ギリシャの戯曲家たちの作品を編集してこの脚本を書いたのは、イギリスかアメリカの人のようで、たぶんイギリスかアメリカで上演されて評判を取ったんだろう(すいません。見に行ってプログラムを買っていれば分かることなんですけど)。

ギリシャ人もローマ人も、町の一番いい場所に立派な劇場を作った、娯楽といえばまずお芝居、という人たちで、そんな環境から生まれた数々の悲劇作家の美しいセリフで語られる(訳もすごくいいと思う)ドラマは、2000年前のギリシャの重厚な歴史劇と思いきや、どっこい!

ギリシャに負けて奴隷にされるトロイアの女達の嘆きは従軍慰安婦やコソボの民族浄化だし、親と子の葛藤も現代そのものだし(ダテにエディプス・コンプレクスという名を付けてない)、鎖に繋がれた女たちの独白はフェミニズム論争だし。
人と人の対立としての戦争、人と神の対立、男と女の対立、永遠と現実の対立。そのすべてが、今の私たちの物語だったのです。

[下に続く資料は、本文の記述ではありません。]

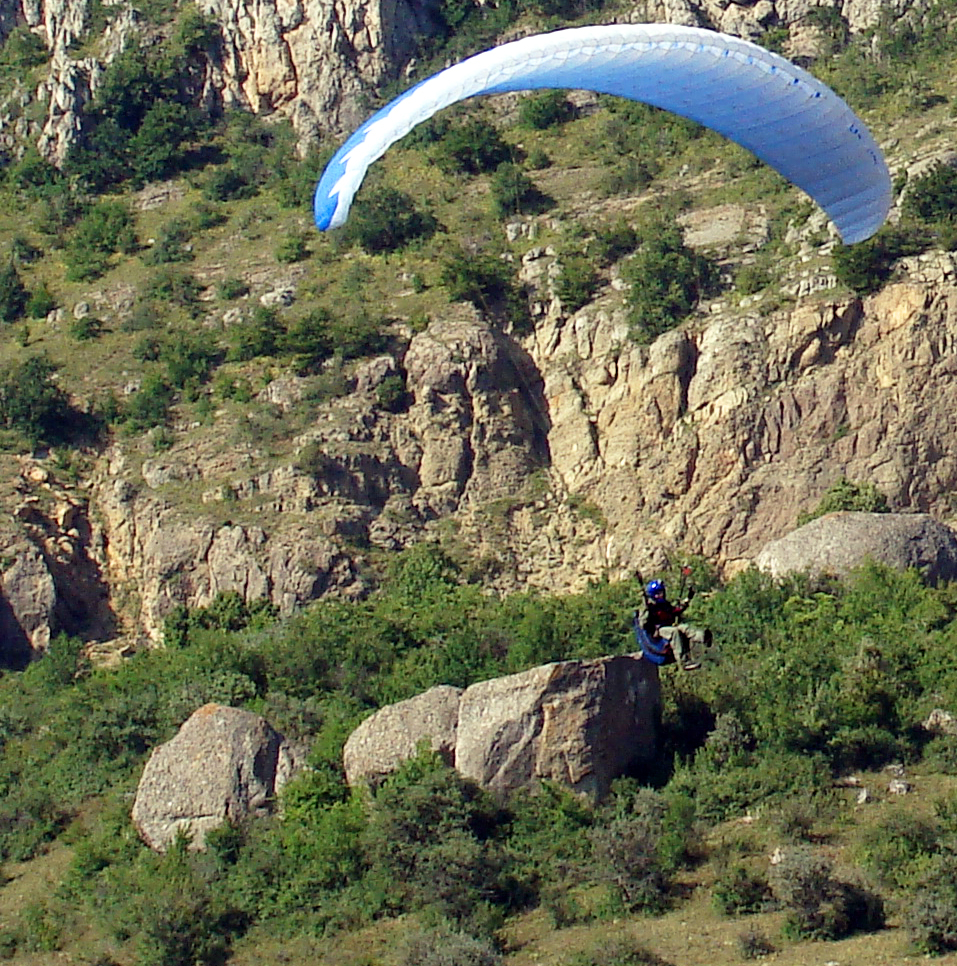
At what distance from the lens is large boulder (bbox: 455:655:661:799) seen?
3291cm

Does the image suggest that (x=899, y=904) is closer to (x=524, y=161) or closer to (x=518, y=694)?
(x=518, y=694)

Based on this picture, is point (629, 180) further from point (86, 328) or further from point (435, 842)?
point (435, 842)

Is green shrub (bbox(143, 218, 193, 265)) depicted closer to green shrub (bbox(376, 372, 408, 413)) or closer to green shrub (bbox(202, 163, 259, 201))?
green shrub (bbox(202, 163, 259, 201))

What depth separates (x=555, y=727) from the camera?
32906 mm

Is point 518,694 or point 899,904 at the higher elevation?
point 518,694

舞台の上には大きな振り子がゆらゆら揺れて、「時」が今も昔も変わらない人間のドラマを見つめていました。
そして、劇場は有限の人間たちが無限の問題を捧げて祈る神殿と化していました。

蜷川さんの演出では近松や樋口一葉を素材に、幾たびの胎内回帰をさせていただいた覚えがありますが、この『グリークス』は圧倒的でした。
劇場がこれほど神殿になるとは…。

役者たちもすごかったなあ…。
アキレウスの田辺誠一、オレステスの尾上菊之助、花があった。
エレクトラの寺島しのぶ、アンドロマケの麻美れい、久世星佳、うまかった。
平幹二郎もスゴイけど、ヘカベ役の渡辺美佐子はバケモンだった。
もちろん白石加代子も。
役者の「K-1」リングでしたね。
みんな競い合いながら、のびのび跳んだりはねたりしていました。

この祭儀に「観客」としてではなく、「信者」として参加できなかったということが2000年一番の心残りかもしれません。
2001年はもっとお芝居が見たい!!!

あっ。お仕事もがんばりますね。